Oct 021992
 
two reels

At the moment of his death, Alex Furlong (Emilio Estevez), a racecar driver in 1991, is pulled through time to 2009 where his body is meant as a replacement for a dying rich man’s. Alex escapes, finds his old fiancée (Rene Russo), who works for the most powerful businessman in the world (Anthony Hopkins), and together they run from a relentless bounty hunter (Mick Jagger).

So, by 2009, we’ve developed time travel. Cool. Wouldn’t five or six additional decades make it a bit more believable? Of course if the film was set far enough in the future to have the technology even minutely plausible (OK, it’s never plausible), Rene Russo’s character would be far too old to be fooling around with Emilio Estevez. Since they have the romantic chemistry of two twigs in the street, I can’t see that ensuring their age compatibility is important, but this is a Hollywood film, so there must be a romance.

Now Estevez’s Alex escapes when brought to the future, thus becoming a freejack.

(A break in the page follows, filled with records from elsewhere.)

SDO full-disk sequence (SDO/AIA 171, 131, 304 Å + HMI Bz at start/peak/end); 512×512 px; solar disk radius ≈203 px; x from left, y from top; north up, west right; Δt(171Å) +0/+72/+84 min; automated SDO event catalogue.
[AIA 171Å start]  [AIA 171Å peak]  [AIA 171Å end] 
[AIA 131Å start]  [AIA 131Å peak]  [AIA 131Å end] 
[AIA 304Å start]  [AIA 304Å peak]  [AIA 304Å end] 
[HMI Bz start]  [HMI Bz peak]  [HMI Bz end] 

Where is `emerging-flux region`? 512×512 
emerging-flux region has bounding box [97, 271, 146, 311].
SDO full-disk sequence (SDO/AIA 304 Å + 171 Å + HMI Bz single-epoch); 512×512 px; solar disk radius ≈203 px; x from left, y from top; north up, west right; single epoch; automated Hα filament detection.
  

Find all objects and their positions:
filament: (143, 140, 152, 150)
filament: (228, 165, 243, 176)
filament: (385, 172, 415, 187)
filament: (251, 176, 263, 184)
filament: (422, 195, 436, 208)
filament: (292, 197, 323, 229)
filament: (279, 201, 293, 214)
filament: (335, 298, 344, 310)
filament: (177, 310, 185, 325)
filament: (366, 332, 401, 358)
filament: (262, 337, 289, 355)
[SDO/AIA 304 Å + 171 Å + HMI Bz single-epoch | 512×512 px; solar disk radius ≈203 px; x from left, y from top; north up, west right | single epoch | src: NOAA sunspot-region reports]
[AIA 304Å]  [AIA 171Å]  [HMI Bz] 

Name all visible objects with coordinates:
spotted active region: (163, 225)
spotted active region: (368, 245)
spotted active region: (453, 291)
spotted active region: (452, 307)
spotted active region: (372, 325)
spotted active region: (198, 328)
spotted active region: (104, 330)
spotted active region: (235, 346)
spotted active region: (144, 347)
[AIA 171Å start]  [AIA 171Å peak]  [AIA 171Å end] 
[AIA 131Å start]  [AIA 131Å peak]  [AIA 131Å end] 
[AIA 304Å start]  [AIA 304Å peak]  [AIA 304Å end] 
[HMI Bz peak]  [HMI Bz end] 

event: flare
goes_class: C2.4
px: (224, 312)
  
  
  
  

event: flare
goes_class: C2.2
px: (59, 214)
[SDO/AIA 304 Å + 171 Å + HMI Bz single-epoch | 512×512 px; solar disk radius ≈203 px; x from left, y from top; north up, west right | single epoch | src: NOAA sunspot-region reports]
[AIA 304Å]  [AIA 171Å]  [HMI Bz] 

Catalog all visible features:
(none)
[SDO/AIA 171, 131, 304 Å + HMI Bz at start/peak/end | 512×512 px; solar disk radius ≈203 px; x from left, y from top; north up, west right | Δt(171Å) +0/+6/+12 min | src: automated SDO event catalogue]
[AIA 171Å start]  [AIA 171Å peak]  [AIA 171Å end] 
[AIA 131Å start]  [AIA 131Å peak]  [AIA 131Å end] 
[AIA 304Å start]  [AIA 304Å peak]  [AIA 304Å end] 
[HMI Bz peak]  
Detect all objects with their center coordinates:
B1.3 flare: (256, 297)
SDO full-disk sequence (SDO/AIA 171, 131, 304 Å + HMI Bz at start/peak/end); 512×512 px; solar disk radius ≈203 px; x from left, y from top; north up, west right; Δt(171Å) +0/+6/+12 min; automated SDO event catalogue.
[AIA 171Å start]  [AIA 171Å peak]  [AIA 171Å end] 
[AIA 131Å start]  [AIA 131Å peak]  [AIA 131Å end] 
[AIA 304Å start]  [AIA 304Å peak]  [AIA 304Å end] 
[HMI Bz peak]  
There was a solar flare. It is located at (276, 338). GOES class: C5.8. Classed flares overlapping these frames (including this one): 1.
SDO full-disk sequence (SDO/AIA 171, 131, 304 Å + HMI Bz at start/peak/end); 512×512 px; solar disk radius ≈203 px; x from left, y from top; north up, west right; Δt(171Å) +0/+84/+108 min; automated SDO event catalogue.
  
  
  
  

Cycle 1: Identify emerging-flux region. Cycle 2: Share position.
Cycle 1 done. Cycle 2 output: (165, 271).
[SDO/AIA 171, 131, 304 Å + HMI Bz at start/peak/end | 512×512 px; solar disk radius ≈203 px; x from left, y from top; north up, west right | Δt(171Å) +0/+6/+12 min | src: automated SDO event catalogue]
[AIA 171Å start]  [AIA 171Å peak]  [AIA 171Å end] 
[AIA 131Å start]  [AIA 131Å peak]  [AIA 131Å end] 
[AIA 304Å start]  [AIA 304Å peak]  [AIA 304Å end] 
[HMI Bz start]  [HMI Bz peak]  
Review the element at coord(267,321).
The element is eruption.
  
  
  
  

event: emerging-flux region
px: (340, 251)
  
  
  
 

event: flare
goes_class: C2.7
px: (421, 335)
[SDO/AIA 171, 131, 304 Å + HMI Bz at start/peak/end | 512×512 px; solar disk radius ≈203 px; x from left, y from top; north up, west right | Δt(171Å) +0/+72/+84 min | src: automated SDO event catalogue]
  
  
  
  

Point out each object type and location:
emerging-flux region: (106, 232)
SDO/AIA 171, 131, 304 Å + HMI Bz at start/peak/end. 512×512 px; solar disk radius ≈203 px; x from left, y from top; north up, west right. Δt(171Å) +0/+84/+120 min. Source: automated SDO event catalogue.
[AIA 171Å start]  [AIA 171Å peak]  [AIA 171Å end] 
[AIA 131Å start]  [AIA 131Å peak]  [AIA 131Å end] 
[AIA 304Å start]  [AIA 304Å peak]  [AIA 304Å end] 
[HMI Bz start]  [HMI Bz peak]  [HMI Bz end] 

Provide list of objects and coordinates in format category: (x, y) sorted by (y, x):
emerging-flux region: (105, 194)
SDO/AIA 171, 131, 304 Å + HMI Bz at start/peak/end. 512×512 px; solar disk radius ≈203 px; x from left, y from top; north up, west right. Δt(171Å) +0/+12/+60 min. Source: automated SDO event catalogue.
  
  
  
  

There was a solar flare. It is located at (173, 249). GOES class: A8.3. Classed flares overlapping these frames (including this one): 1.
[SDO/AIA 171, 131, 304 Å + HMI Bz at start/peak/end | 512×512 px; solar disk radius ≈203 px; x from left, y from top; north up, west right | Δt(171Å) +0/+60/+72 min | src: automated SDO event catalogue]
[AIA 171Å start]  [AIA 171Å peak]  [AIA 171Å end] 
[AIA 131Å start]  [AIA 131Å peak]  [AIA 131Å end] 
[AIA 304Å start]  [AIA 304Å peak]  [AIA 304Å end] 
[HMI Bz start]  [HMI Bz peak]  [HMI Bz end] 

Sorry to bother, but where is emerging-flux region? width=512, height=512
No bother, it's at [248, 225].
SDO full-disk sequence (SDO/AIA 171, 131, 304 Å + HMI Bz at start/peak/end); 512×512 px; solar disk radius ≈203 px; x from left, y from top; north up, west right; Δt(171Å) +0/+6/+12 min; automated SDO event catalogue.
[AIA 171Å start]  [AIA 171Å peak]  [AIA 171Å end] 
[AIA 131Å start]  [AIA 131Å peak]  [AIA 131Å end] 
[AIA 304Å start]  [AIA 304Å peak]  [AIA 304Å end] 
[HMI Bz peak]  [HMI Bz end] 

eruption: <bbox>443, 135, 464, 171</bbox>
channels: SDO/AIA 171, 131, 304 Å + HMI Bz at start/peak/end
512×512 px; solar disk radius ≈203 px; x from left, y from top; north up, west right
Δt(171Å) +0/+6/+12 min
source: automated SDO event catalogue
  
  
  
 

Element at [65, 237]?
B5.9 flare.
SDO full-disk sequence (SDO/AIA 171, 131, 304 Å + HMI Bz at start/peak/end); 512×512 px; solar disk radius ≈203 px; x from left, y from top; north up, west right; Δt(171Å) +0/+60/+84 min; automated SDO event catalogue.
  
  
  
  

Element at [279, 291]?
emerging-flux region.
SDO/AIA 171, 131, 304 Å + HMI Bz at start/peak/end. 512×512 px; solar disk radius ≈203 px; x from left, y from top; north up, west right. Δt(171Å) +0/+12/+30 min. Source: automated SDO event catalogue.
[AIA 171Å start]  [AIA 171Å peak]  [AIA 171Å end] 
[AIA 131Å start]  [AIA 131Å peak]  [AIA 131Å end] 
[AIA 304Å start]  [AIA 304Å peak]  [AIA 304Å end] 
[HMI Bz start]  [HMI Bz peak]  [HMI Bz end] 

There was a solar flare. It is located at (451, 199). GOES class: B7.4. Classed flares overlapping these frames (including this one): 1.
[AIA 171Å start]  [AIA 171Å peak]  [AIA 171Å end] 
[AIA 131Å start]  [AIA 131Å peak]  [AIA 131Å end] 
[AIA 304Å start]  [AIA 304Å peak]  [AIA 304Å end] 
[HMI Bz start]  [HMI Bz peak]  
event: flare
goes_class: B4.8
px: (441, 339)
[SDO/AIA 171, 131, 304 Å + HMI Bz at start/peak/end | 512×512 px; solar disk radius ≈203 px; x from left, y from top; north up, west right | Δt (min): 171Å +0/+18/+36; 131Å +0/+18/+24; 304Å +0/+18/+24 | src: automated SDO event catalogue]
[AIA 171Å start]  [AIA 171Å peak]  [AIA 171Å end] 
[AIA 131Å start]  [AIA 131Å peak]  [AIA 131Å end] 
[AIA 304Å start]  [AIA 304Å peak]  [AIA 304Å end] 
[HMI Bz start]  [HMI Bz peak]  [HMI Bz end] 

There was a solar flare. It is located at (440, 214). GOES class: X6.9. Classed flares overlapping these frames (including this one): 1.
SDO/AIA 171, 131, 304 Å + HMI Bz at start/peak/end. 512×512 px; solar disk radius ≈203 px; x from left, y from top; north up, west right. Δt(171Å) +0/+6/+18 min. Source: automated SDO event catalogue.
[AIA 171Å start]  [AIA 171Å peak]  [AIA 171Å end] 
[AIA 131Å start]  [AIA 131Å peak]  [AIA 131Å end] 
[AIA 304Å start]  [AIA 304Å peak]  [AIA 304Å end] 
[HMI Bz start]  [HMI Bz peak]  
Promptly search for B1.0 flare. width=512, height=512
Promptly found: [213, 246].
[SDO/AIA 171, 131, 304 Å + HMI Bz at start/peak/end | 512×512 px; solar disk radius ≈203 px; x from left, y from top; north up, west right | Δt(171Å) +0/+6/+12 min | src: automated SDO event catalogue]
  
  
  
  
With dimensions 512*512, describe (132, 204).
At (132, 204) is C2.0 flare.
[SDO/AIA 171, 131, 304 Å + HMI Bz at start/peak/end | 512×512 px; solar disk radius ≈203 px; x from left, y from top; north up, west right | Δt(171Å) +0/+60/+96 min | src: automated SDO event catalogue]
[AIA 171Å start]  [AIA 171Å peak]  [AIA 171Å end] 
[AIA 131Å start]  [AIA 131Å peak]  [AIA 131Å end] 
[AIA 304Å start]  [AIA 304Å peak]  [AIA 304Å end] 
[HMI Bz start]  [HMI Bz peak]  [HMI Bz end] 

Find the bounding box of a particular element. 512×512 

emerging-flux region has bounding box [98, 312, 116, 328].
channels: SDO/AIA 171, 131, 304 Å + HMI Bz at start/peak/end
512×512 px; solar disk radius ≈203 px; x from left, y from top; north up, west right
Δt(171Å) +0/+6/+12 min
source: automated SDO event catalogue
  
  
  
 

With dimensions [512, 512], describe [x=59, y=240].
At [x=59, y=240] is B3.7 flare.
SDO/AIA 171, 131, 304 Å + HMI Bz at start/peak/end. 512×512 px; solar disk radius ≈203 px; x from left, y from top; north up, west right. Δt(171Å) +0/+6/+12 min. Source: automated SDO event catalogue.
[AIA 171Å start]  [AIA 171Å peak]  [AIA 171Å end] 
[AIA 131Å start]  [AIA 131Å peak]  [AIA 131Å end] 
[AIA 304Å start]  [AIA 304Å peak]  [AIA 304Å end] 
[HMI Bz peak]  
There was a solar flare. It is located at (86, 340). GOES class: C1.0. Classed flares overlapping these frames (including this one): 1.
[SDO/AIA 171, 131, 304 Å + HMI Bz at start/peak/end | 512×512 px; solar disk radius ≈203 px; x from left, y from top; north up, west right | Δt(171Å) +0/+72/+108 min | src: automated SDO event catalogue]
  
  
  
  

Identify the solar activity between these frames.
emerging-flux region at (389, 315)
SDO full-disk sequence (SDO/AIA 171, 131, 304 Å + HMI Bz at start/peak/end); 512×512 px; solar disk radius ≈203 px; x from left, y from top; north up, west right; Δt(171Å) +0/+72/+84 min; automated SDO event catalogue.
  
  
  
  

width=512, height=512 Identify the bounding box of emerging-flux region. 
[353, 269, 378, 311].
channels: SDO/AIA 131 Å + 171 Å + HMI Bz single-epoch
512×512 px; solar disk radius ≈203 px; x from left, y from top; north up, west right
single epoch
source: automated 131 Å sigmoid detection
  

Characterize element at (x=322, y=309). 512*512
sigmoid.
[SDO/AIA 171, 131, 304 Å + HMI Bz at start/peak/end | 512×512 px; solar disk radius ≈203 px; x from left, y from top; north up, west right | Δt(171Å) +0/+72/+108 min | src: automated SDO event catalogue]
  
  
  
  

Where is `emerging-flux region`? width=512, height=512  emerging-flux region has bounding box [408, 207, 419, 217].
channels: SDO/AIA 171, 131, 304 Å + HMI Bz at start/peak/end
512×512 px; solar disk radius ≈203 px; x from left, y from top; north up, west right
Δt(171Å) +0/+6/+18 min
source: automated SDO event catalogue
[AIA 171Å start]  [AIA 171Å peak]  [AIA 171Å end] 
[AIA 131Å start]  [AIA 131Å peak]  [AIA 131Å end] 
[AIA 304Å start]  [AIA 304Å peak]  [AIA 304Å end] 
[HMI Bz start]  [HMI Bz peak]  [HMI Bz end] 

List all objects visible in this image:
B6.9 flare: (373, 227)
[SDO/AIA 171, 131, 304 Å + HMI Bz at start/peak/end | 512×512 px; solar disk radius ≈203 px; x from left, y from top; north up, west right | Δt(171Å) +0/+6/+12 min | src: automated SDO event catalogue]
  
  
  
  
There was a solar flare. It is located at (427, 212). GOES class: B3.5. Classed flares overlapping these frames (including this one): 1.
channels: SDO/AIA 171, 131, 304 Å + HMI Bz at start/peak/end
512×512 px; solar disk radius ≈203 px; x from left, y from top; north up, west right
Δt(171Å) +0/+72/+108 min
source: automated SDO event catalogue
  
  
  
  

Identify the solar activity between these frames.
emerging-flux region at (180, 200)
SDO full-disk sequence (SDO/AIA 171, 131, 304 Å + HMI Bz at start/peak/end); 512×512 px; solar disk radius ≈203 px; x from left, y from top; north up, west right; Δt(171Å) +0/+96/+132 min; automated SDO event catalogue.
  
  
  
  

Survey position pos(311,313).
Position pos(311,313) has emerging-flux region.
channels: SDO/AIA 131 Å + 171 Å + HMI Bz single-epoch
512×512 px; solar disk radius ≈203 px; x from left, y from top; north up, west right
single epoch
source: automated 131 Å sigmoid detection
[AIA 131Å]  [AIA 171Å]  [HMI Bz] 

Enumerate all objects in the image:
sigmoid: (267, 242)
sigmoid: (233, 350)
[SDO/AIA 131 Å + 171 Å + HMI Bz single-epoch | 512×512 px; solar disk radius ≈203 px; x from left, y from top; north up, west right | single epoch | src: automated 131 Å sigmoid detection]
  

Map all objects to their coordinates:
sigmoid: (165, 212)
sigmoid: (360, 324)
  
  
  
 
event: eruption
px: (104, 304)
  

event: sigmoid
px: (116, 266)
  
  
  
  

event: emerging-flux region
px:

So, enough people plucked from the past for mind transfer have escaped that they have a word for it? Wow, future security just sucks. That’s not surprising since these near future people can’t think up anything better to do with time travel.

So, the plot is a series of holes held together by foreshadowing that the blind can see. The main stars don’t so much phone in their performances as tap them in on a telegraph machine. Still, it’s not a bad mindless chase picture.  Mick Jagger does the best job by overacting (which makes him fit in with the explosions and crashes). There’s lots of running and truck chases and shootouts (often with electro-guns) and even a sword. Lots of unnamed people die and there are some really unnecessary cyberspace effects, which adds up to an enjoyable, non-engaging film.